Bogota’s latest attempt to construct a metro is set to cost $4.3 billion with $480 million of that coming from a loan from the European Investment Bank.

The Apca Transmimetro consortium, which includes China Harbour Engineering, Bombardier (Canada) and the Xi’An Metro Company scored an evaluation of 100 out of 100.

The consortium, which beat off competition from the Metro Consortium of Mexico and Spain with a score of 94.54 points, will take on the task of alleviating the capital’s chronic congestion problems.

Inconsistency and corruption

Canal Capital reported in 2018 that former President Juan Manuel Santos said the metro “is a reality.”
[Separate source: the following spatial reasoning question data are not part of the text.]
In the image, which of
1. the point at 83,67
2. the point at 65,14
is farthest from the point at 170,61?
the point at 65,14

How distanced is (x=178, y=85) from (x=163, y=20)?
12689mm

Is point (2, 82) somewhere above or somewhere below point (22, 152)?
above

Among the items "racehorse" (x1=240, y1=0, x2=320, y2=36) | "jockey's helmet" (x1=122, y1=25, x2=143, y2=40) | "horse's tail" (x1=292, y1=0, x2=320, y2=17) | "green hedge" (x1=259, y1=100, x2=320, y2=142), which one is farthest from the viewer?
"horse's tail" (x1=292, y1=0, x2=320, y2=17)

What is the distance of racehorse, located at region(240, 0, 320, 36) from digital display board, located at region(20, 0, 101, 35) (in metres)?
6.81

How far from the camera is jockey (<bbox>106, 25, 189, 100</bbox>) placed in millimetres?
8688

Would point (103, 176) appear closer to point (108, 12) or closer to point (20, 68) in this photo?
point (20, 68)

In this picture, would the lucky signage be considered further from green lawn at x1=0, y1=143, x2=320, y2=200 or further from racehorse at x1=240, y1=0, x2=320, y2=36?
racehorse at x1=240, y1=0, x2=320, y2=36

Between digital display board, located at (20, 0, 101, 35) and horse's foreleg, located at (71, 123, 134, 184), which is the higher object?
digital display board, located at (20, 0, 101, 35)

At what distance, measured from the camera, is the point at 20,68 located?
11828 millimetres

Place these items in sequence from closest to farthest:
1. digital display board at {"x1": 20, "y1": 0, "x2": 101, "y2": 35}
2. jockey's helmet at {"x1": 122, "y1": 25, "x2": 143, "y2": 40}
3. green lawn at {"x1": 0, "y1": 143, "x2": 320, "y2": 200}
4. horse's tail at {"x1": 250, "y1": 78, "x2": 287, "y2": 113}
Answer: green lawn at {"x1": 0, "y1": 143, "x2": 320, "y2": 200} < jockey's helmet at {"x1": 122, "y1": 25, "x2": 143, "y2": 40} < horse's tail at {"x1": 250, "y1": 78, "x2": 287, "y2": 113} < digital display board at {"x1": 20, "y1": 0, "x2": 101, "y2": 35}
While Bogota has made several attempts to advance with the long-proposed metro project, bureaucracy, financial discrepancies and corruption have plagued efforts up to now.

With this in mind, Bogota Mayor Enrique Peñalosa requested that the Office of the Inspector General oversee the funds relating to the project.

“We believe that the exceptional control of the Comptroller General of the Republic over the account of the Bogota Metro Company will result in favor of the project itself and will ensure that the resources invested are audited under the highest standards and with fiscally responsible solutions,” said the mayor in a letter to the watchdog.

The next stage in the process is to sign the opening act, which will be done between December of this year and March of 2020 so that ground can be broken in April 2020.

The first metro line will go from Las Americas to Calle 72 covering a distance of 23.96 kilometers through 16 stations.

The line will have 23 trains and a capacity of 72,000 passengers per hour, per direction.

The metro is expected to be fully operational by 2025 and will not replace the existing Transmilenio system, but compliment it.

The project is part of Bogota’s 2016-19 Municipal Development Plan, which also includes linking the bus system to the metro and the building of 14km of cycle paths.

77 years of broken promises

The idea of a metro in Bogota is by no means a recent proposal.

In 1942, Mayor Carlos Sanz was the first to propose the idea to city residents. He ultimately opted for a tram instead.

By the 1950s, as the metropolis began growing more quickly, the collapse of Bogota’s Tramways system made evident the pressing need for a modern form of mass transport.

Since 1967, multiple mayors have made proposals for a metro system and at least twelve studies investigating the viability of the system have been carried out.

Already, the city has spent in excess of  $90 million on exploratory studies, according to Caracol Radio.

While confirmation that the project will now go ahead will be welcomed by the seven million city inhabitants, few have forgotten that in 2015, former President Juan Manuel Santos gave the then-mayor Gustavo Petro a check for over $4 billion to finance an underground metro system.

That project ultimately failed after Colombia’s economy took a downturn and a series of expensive studies found the initiative would cost at least twice as much as originally proposed.

Bogota is one of the few Latin American capital cities that has no metro. Instead, the city has the Transmilenio, a  bus rapid  transit system, transporting more than 2.4 million people every day.

The poor public transportation system in one of the world’s most populated cities has resulted in regular congestion of vehicles and routes, as well as bad air pollution.

Since the beginning of its operation in 2000, Transmilenio has grown to run some 1,300 buses that cover 11 routes and carry almost one third of Bogota’s total number of inhabitants.

A network of more than 500 smaller buses connect the city’s neighborhoods to the Transmilenio’s 117 stations.

Despite its extensive network and capacity, Transmilenio is heavily criticized for its overcrowded buses.

The successful construction of a metro system in Colombia’s second city Medellin has further highlighted the shortcomings of officials in the capital.